[Stored items from a collection]
───

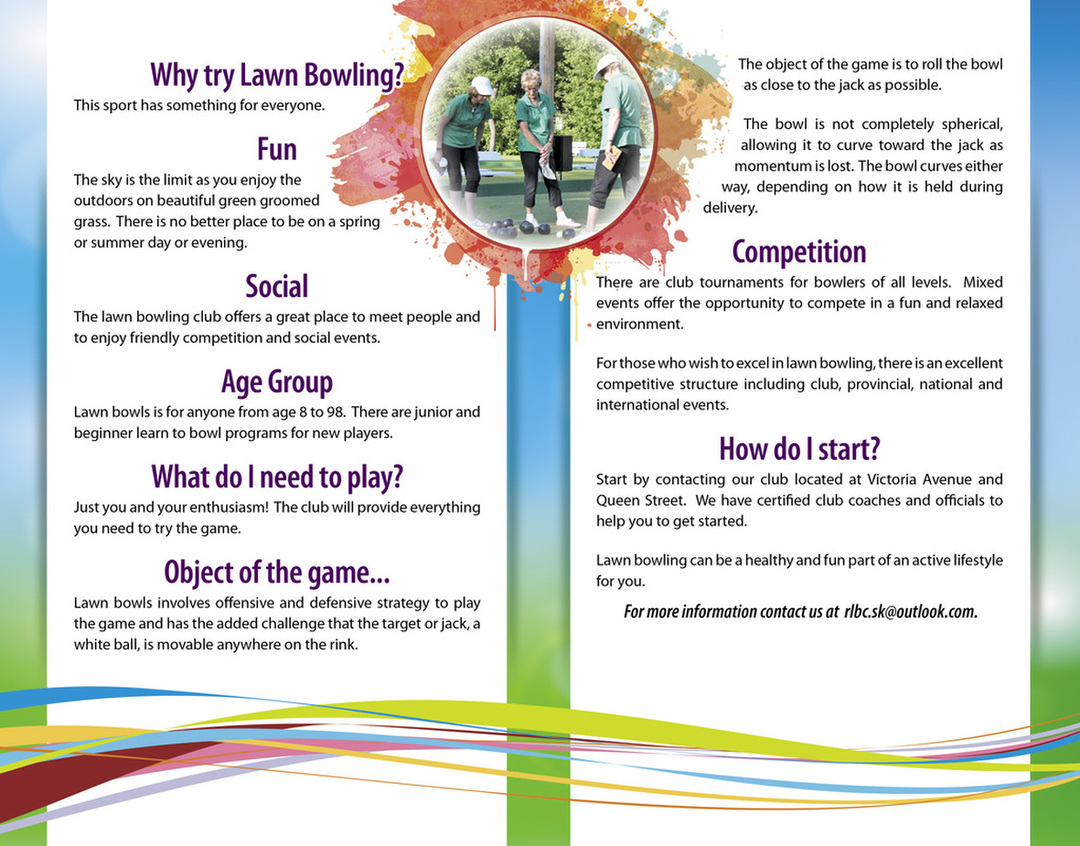 Why try Lawn Bowling?
This sport has something for everyone.

Fun
The sky is the limit as you enjoy the outdoors on beautiful green groomed grass. There is no better place to be on a spring or summer day or evening.

Social
The lawn bowling club offers a great place to meet people and to enjoy friendly competition and social events.

Age Group
Lawn bowls is for anyone from age 8 to 98. There are junior and beginner learn to bowl programs for new players.

What do I need to play?
Just you and your enthusiasm! The club will provide everything you need to try the game.

Object of the game...
Lawn bowls involves offensive and defensive strategy to play the game and has the added challenge that the target or jack, a white ball, is movable anywhere on the rink.

The object of the game is to roll the bowl as close to the jack as possible.

The bowl is not completely spherical, allowing it to curve toward the jack as momentum is lost. The bowl curves either way, depending on how it is held during delivery.

Competition
There are club tournaments for bowlers of all levels. Mixed events offer the opportunity to compete in a fun and relaxed environment.

For those who wish to excel in lawn bowling, there is an excellent competitive structure including club, provincial, national and international events.

How do I start?
Start by contacting our club located at Victoria Avenue and Queen Street. We have certified club coaches and officials to help you to get started.

Lawn bowling can be a healthy and fun part of an active lifestyle for you.

For more information contact us at rlbc.sk@outlook.com.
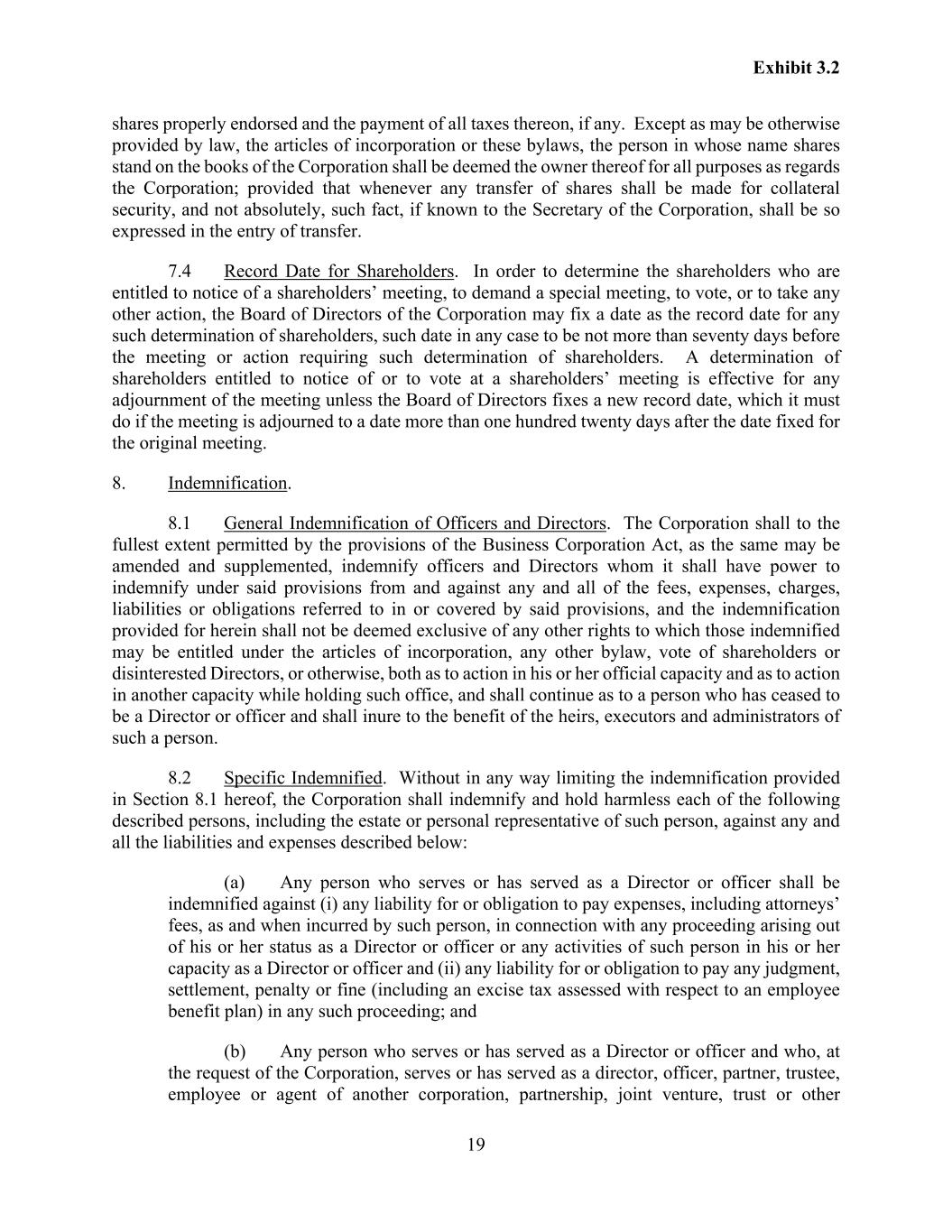 Exhibit 3.2

shares properly endorsed and the payment of all taxes thereon, if any. Except as may be otherwise provided by law, the articles of incorporation or these bylaws, the person in whose name shares stand on the books of the Corporation shall be deemed the owner thereof for all purposes as regards the Corporation; provided that whenever any transfer of shares shall be made for collateral security, and not absolutely, such fact, if known to the Secretary of the Corporation, shall be so expressed in the entry of transfer.

7.4 Record Date for Shareholders. In order to determine the shareholders who are entitled to notice of a shareholders' meeting, to demand a special meeting, to vote, or to take any other action, the Board of Directors of the Corporation may fix a date as the record date for any such determination of shareholders, such date in any case to be not more than seventy days before the meeting or action requiring such determination of shareholders. A determination of shareholders entitled to notice of or to vote at a shareholders' meeting is effective for any adjournment of the meeting unless the Board of Directors fixes a new record date, which it must do if the meeting is adjourned to a date more than one hundred twenty days after the date fixed for the original meeting.

8. Indemnification.

8.1 General Indemnification of Officers and Directors. The Corporation shall to the fullest extent permitted by the provisions of the Business Corporation Act, as the same may be amended and supplemented, indemnify officers and Directors whom it shall have power to indemnify under said provisions from and against any and all of the fees, expenses, charges, liabilities or obligations referred to in or covered by said provisions, and the indemnification provided for herein shall not be deemed exclusive of any other rights to which those indemnified may be entitled under the articles of incorporation, any other bylaw, vote of shareholders or disinterested Directors, or otherwise, both as to action in his or her official capacity and as to action in another capacity while holding such office, and shall continue as to a person who has ceased to be a Director or officer and shall inure to the benefit of the heirs, executors and administrators of such a person.

8.2 Specific Indemnified. Without in any way limiting the indemnification provided in Section 8.1 hereof, the Corporation shall indemnify and hold harmless each of the following described persons, including the estate or personal representative of such person, against any and all the liabilities and expenses described below:

(a) Any person who serves or has served as a Director or officer shall be indemnified against (i) any liability for or obligation to pay expenses, including attorneys' fees, as and when incurred by such person, in connection with any proceeding arising out of his or her status as a Director or officer or any activities of such person in his or her capacity as a Director or officer and (ii) any liability for or obligation to pay any judgment, settlement, penalty or fine (including an excise tax assessed with respect to an employee benefit plan) in any such proceeding; and

(b) Any person who serves or has served as a Director or officer and who, at the request of the Corporation, serves or has served as a director, officer, partner, trustee, employee or agent of another corporation, partnership, joint venture, trust or other

19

───

■ **What you have to do**
Please transcribe every entry exactly as written, leaving the pictures out.

■ **Result of this task**
 Why try Lawn Bowling?
This sport has something for everyone.

Fun
The sky is the limit as you enjoy the outdoors on beautiful green groomed grass. There is no better place to be on a spring or summer day or evening.

Social
The lawn bowling club offers a great place to meet people and to enjoy friendly competition and social events.

Age Group
Lawn bowls is for anyone from age 8 to 98. There are junior and beginner learn to bowl programs for new players.

What do I need to play?
Just you and your enthusiasm! The club will provide everything you need to try the game.

Object of the game...
Lawn bowls involves offensive and defensive strategy to play the game and has the added challenge that the target or jack, a white ball, is movable anywhere on the rink.

The object of the game is to roll the bowl as close to the jack as possible.

The bowl is not completely spherical, allowing it to curve toward the jack as momentum is lost. The bowl curves either way, depending on how it is held during delivery.

Competition
There are club tournaments for bowlers of all levels. Mixed events offer the opportunity to compete in a fun and relaxed environment.

For those who wish to excel in lawn bowling, there is an excellent competitive structure including club, provincial, national and international events.

How do I start?
Start by contacting our club located at Victoria Avenue and Queen Street. We have certified club coaches and officials to help you to get started.

Lawn bowling can be a healthy and fun part of an active lifestyle for you.

For more information contact us at rlbc.sk@outlook.com.
 Exhibit 3.2

shares properly endorsed and the payment of all taxes thereon, if any. Except as may be otherwise provided by law, the articles of incorporation or these bylaws, the person in whose name shares stand on the books of the Corporation shall be deemed the owner thereof for all purposes as regards the Corporation; provided that whenever any transfer of shares shall be made for collateral security, and not absolutely, such fact, if known to the Secretary of the Corporation, shall be so expressed in the entry of transfer.

7.4 Record Date for Shareholders. In order to determine the shareholders who are entitled to notice of a shareholders' meeting, to demand a special meeting, to vote, or to take any other action, the Board of Directors of the Corporation may fix a date as the record date for any such determination of shareholders, such date in any case to be not more than seventy days before the meeting or action requiring such determination of shareholders. A determination of shareholders entitled to notice of or to vote at a shareholders' meeting is effective for any adjournment of the meeting unless the Board of Directors fixes a new record date, which it must do if the meeting is adjourned to a date more than one hundred twenty days after the date fixed for the original meeting.

8. Indemnification.

8.1 General Indemnification of Officers and Directors. The Corporation shall to the fullest extent permitted by the provisions of the Business Corporation Act, as the same may be amended and supplemented, indemnify officers and Directors whom it shall have power to indemnify under said provisions from and against any and all of the fees, expenses, charges, liabilities or obligations referred to in or covered by said provisions, and the indemnification provided for herein shall not be deemed exclusive of any other rights to which those indemnified may be entitled under the articles of incorporation, any other bylaw, vote of shareholders or disinterested Directors, or otherwise, both as to action in his or her official capacity and as to action in another capacity while holding such office, and shall continue as to a person who has ceased to be a Director or officer and shall inure to the benefit of the heirs, executors and administrators of such a person.

8.2 Specific Indemnified. Without in any way limiting the indemnification provided in Section 8.1 hereof, the Corporation shall indemnify and hold harmless each of the following described persons, including the estate or personal representative of such person, against any and all the liabilities and expenses described below:

(a) Any person who serves or has served as a Director or officer shall be indemnified against (i) any liability for or obligation to pay expenses, including attorneys' fees, as and when incurred by such person, in connection with any proceeding arising out of his or her status as a Director or officer or any activities of such person in his or her capacity as a Director or officer and (ii) any liability for or obligation to pay any judgment, settlement, penalty or fine (including an excise tax assessed with respect to an employee benefit plan) in any such proceeding; and

(b) Any person who serves or has served as a Director or officer and who, at the request of the Corporation, serves or has served as a director, officer, partner, trustee, employee or agent of another corporation, partnership, joint venture, trust or other

19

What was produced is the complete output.